Hierarchical Modeling of Spatial Cues via Spherical Harmonics for Multi-Channel Speech Enhancement
results: 在TIMIT数据集上,提议方法可以更好地回归目标空间模式,并且比基eline模型提高性能,使用更少的参数和计算。Abstract
Multi-channel speech enhancement utilizes spatial information from multiple microphones to extract the target speech. However, most existing methods do not explicitly model spatial cues, instead relying on implicit learning from multi-channel spectra. To better leverage spatial information, we propose explicitly incorporating spatial modeling by applying spherical harmonic transforms (SHT) to the multi-channel input. In detail, a hierarchical framework is introduced whereby lower order harmonics capturing broader spatial patterns are estimated first, then combined with higher orders to recursively predict finer spatial details. Experiments on TIMIT demonstrate the proposed method can effectively recover target spatial patterns and achieve improved performance over baseline models, using fewer parameters and computations. Explicitly modeling spatial information hierarchically enables more effective multi-channel speech enhancement.
摘要
多通道语音增强利用多个麦克风的空间信息提取目标语音。然而,大多数现有方法不直接模型空间指示,而是通过多通道 спектrum 的含义学习来隐式地利用空间信息。为更好地利用空间信息,我们提议直接将多通道输入应用到圆形傅里叶变换(SHT)中,以实现更好的多通道语音增强。在详细的实现中,我们引入一种层次结构,其中低顺位傅里叶capture更广泛的空间模式,然后与更高顺位傅里叶相结合,以递归地预测更细致的空间细节。在 TIMIT 上进行实验,我们发现提议的方法可以更好地回归目标空间模式,并在基准模型上达到更高的性能,使用更少的参数和计算。通过直接模型空间信息层次结构,我们可以更有效地进行多通道语音增强。

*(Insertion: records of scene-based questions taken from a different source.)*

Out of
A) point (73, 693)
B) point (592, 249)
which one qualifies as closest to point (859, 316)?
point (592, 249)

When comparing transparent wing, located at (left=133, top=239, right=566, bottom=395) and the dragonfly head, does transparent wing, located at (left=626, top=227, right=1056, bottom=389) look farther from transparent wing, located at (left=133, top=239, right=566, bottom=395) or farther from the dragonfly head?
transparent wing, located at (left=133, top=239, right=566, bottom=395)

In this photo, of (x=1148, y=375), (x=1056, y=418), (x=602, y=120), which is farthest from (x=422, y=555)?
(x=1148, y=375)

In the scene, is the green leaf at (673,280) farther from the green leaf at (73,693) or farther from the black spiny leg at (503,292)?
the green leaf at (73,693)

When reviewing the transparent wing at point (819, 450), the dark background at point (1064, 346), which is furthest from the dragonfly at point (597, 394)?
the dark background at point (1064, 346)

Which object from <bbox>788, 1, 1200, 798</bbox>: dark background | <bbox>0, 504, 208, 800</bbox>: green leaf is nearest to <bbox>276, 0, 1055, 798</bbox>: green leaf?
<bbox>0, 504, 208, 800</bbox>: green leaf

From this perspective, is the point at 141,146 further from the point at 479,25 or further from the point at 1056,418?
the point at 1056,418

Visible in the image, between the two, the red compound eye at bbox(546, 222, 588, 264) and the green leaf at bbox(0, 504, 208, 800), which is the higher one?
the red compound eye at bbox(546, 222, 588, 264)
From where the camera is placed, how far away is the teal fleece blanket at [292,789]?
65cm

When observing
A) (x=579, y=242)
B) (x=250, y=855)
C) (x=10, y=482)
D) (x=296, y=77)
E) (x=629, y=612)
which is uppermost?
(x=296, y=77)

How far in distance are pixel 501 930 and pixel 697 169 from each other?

PDPCRN: Parallel Dual-Path CRN with Bi-directional Inter-Branch Interactions for Multi-Channel Speech Enhancement
results: 对TIMIT数据集进行实验 validate,PDPCRN模型不仅在PESQ和STOI指标中表现出色,而且还具有较少的计算负担和参数量。Abstract
Multi-channel speech enhancement seeks to utilize spatial information to distinguish target speech from interfering signals. While deep learning approaches like the dual-path convolutional recurrent network (DPCRN) have made strides, challenges persist in effectively modeling inter-channel correlations and amalgamating multi-level information. In response, we introduce the Parallel Dual-Path Convolutional Recurrent Network (PDPCRN). This acoustic modeling architecture has two key innovations. First, a parallel design with separate branches extracts complementary features. Second, bi-directional modules enable cross-branch communication. Together, these facilitate diverse representation fusion and enhanced modeling. Experimental validation on TIMIT datasets underscores the prowess of PDPCRN. Notably, against baseline models like the standard DPCRN, PDPCRN not only outperforms in PESQ and STOI metrics but also boasts a leaner computational footprint with reduced parameters.
摘要
多通道语音增强 seek to 利用空间信息来 distinguishing 目标语音与干扰信号。而深度学习方法如双路卷积回归网络(DPCRN)已经做出了 significiant progress, 但还存在效果模型交通信道和多级信息融合的挑战。为此,我们提出了并行双路卷积回归网络(PDPCRN)。这种语音模型建立有两个关键创新:首先,并行设计分配了 complementary 特征。其次,bi-directional模块允许交叉通信。这两个特征共同使得多元表示融合和模型提高。对于 TIMIT 数据集的实验验证,PDPCRN 表现出众,与基准模型如标准 DPCRN 不仅在 PESQ 和 STOI 指标上表现出优异,还具有更小的计算承载和减少参数量。